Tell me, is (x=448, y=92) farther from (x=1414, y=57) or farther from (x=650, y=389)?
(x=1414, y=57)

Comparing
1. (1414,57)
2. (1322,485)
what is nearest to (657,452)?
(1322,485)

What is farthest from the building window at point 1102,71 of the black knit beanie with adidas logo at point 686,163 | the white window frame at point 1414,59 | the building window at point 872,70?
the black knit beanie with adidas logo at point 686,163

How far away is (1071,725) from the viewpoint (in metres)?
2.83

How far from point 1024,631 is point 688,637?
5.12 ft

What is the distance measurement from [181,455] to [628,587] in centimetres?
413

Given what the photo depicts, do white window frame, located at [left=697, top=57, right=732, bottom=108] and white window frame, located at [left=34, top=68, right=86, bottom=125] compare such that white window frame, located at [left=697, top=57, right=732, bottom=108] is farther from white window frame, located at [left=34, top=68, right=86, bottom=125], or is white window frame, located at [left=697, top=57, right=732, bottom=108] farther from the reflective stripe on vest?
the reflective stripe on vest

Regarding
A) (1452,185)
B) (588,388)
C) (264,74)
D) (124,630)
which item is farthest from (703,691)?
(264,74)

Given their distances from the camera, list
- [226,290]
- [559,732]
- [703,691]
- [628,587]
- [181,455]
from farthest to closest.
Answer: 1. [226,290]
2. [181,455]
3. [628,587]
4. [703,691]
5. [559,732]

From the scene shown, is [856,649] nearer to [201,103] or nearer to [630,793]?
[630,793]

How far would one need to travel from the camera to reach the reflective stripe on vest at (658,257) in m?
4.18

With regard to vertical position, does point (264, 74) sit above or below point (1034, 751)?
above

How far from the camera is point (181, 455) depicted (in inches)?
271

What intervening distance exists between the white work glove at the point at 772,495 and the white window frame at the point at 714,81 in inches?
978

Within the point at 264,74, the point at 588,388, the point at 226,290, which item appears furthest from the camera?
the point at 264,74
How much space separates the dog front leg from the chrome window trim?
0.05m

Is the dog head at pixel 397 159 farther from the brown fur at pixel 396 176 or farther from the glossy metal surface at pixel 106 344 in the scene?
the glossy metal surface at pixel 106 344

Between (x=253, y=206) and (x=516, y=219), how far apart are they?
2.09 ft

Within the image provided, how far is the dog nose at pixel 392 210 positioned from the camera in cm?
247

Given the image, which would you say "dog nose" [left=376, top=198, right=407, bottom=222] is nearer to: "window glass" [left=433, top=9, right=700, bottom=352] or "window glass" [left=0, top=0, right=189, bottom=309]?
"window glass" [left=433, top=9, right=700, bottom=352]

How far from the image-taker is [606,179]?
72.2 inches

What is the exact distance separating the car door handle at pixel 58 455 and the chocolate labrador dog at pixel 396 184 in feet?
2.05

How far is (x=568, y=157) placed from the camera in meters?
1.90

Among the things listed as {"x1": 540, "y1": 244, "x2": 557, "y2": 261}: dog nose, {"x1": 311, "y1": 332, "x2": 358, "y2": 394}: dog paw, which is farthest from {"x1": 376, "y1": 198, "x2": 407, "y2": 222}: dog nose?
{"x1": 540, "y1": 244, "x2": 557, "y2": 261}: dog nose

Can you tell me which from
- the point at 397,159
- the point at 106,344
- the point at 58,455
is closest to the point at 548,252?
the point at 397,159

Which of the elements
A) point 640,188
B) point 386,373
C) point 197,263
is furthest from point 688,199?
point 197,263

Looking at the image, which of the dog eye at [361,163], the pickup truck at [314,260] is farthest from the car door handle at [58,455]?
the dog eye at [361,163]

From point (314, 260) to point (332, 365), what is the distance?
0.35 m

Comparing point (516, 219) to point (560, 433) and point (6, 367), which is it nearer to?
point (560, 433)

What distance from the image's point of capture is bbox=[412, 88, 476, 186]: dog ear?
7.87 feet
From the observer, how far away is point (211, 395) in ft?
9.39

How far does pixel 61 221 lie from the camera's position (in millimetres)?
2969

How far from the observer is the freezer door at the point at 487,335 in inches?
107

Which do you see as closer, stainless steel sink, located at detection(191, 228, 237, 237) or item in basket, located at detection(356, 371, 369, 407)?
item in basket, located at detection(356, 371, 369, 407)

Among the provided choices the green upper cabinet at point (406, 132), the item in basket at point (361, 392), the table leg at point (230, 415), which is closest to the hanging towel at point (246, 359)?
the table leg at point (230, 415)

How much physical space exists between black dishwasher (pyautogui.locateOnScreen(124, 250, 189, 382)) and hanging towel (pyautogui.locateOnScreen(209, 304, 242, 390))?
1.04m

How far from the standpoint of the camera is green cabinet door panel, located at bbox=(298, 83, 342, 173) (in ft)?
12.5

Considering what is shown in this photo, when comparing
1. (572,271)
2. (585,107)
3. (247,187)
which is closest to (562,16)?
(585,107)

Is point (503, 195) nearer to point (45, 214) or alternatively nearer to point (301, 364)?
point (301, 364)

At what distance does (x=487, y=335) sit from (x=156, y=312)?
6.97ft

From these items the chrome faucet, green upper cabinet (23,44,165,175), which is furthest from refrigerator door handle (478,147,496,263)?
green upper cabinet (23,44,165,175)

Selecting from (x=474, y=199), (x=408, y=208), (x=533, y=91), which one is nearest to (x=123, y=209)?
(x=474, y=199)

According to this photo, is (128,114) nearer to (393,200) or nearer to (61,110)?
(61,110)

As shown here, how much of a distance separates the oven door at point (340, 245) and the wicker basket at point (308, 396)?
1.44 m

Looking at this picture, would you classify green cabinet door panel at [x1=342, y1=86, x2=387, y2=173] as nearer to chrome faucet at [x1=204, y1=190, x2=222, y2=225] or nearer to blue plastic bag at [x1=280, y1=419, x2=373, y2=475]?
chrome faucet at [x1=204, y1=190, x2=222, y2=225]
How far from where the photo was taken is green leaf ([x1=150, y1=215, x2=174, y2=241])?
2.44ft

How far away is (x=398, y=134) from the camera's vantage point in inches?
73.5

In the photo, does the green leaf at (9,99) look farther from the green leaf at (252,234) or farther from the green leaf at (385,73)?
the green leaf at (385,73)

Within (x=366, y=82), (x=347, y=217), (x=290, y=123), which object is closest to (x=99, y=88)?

Work to be completed> Give back each line above precisely as it stands.

Finished answer>
Tell me, is (x=448, y=92) farther from (x=1414, y=57) or farther from (x=650, y=389)?
(x=1414, y=57)

Comparing
1. (1414,57)
2. (1322,485)
what is nearest to (657,452)?
(1322,485)

What is farthest from the building window at point 1102,71 of the black knit beanie with adidas logo at point 686,163 | the white window frame at point 1414,59 | the building window at point 872,70?
the black knit beanie with adidas logo at point 686,163

How far away is (1071,725) from the viewpoint (in metres)?
2.83

How far from point 1024,631 is point 688,637?
5.12 ft

What is the distance measurement from [181,455] to [628,587] in centimetres?
413

Given what the photo depicts, do white window frame, located at [left=697, top=57, right=732, bottom=108] and white window frame, located at [left=34, top=68, right=86, bottom=125] compare such that white window frame, located at [left=697, top=57, right=732, bottom=108] is farther from white window frame, located at [left=34, top=68, right=86, bottom=125], or is white window frame, located at [left=697, top=57, right=732, bottom=108] farther from the reflective stripe on vest?
the reflective stripe on vest

Regarding
A) (1452,185)
B) (588,388)
C) (264,74)
D) (124,630)
which item is farthest from (703,691)?
(264,74)

Given their distances from the camera, list
- [226,290]
- [559,732]
- [703,691]
- [628,587]
- [181,455]
from farthest to closest.
Answer: 1. [226,290]
2. [181,455]
3. [628,587]
4. [703,691]
5. [559,732]

From the scene shown, is [856,649] nearer to [201,103] or nearer to [630,793]?
[630,793]

How far would one need to travel from the camera to reach the reflective stripe on vest at (658,257) in m?
4.18

With regard to vertical position, does point (264, 74) sit above or below point (1034, 751)?
above

How far from the camera is point (181, 455) depicted (in inches)?
271

What intervening distance exists between the white work glove at the point at 772,495 and the white window frame at the point at 714,81 in inches?
978

Within the point at 264,74, the point at 588,388, the point at 226,290, which item appears furthest from the camera?
the point at 264,74
How much space separates the dog front leg from the chrome window trim?
0.05m

Is the dog head at pixel 397 159 farther from the brown fur at pixel 396 176 or farther from the glossy metal surface at pixel 106 344 in the scene?
the glossy metal surface at pixel 106 344

Between (x=253, y=206) and (x=516, y=219), how far apart are they?
2.09 ft

Within the image provided, how far is the dog nose at pixel 392 210 positioned from the camera in cm?
247

Given the image, which would you say "dog nose" [left=376, top=198, right=407, bottom=222] is nearer to: "window glass" [left=433, top=9, right=700, bottom=352] or "window glass" [left=0, top=0, right=189, bottom=309]?
"window glass" [left=433, top=9, right=700, bottom=352]

How far from the image-taker is [606,179]?
72.2 inches

What is the exact distance separating the car door handle at pixel 58 455 and the chocolate labrador dog at pixel 396 184 in feet?
2.05

How far is (x=568, y=157) placed from the camera in meters?
1.90

Among the things listed as {"x1": 540, "y1": 244, "x2": 557, "y2": 261}: dog nose, {"x1": 311, "y1": 332, "x2": 358, "y2": 394}: dog paw, which is farthest from {"x1": 376, "y1": 198, "x2": 407, "y2": 222}: dog nose?
{"x1": 540, "y1": 244, "x2": 557, "y2": 261}: dog nose

Can you tell me which from
- the point at 397,159
- the point at 106,344
- the point at 58,455
is closest to the point at 548,252?
the point at 397,159

Which of the elements
A) point 640,188
B) point 386,373
C) point 197,263
is furthest from point 688,199?
point 197,263

Looking at the image, which of the dog eye at [361,163], the pickup truck at [314,260] is farthest from the car door handle at [58,455]?
the dog eye at [361,163]

From point (314, 260) to point (332, 365), what is the distance?
0.35 m

Comparing point (516, 219) to point (560, 433) and point (6, 367), which is it nearer to?
point (560, 433)

What distance from the image's point of capture is bbox=[412, 88, 476, 186]: dog ear?
7.87 feet
From the observer, how far away is point (211, 395) in ft?
9.39

How far does pixel 61 221 lie from the camera's position (in millimetres)?
2969

How far from the observer is the freezer door at the point at 487,335 in inches?
107

Which do you see as closer, stainless steel sink, located at detection(191, 228, 237, 237) or item in basket, located at detection(356, 371, 369, 407)?
item in basket, located at detection(356, 371, 369, 407)

Among the provided choices the green upper cabinet at point (406, 132), the item in basket at point (361, 392), the table leg at point (230, 415), which is closest to the hanging towel at point (246, 359)?
the table leg at point (230, 415)

How much physical space exists between black dishwasher (pyautogui.locateOnScreen(124, 250, 189, 382)) and hanging towel (pyautogui.locateOnScreen(209, 304, 242, 390))?
1.04m

How far from the standpoint of the camera is green cabinet door panel, located at bbox=(298, 83, 342, 173) (in ft)?
12.5

Considering what is shown in this photo, when comparing
1. (572,271)
2. (585,107)
3. (247,187)
which is closest to (562,16)?
(585,107)

Is point (503, 195) nearer to point (45, 214) or alternatively nearer to point (301, 364)?
point (301, 364)

At what distance does (x=487, y=335) sit from (x=156, y=312)?
6.97ft

From these items the chrome faucet, green upper cabinet (23,44,165,175), which is furthest from refrigerator door handle (478,147,496,263)?
green upper cabinet (23,44,165,175)

Selecting from (x=474, y=199), (x=408, y=208), (x=533, y=91), which one is nearest to (x=123, y=209)?
(x=474, y=199)

According to this photo, is (128,114) nearer to (393,200) or nearer to (61,110)?
(61,110)

As shown here, how much of a distance separates the oven door at point (340, 245) and the wicker basket at point (308, 396)?
1.44 m

Looking at this picture, would you classify green cabinet door panel at [x1=342, y1=86, x2=387, y2=173] as nearer to chrome faucet at [x1=204, y1=190, x2=222, y2=225] or nearer to blue plastic bag at [x1=280, y1=419, x2=373, y2=475]?
chrome faucet at [x1=204, y1=190, x2=222, y2=225]
How far from where the photo was taken is green leaf ([x1=150, y1=215, x2=174, y2=241])?
2.44ft

How far away is (x=398, y=134) from the camera's vantage point in inches?
73.5

In the photo, does the green leaf at (9,99) look farther from the green leaf at (252,234) or farther from the green leaf at (385,73)?
the green leaf at (385,73)

Within (x=366, y=82), (x=347, y=217), (x=290, y=123), which object is closest to (x=99, y=88)?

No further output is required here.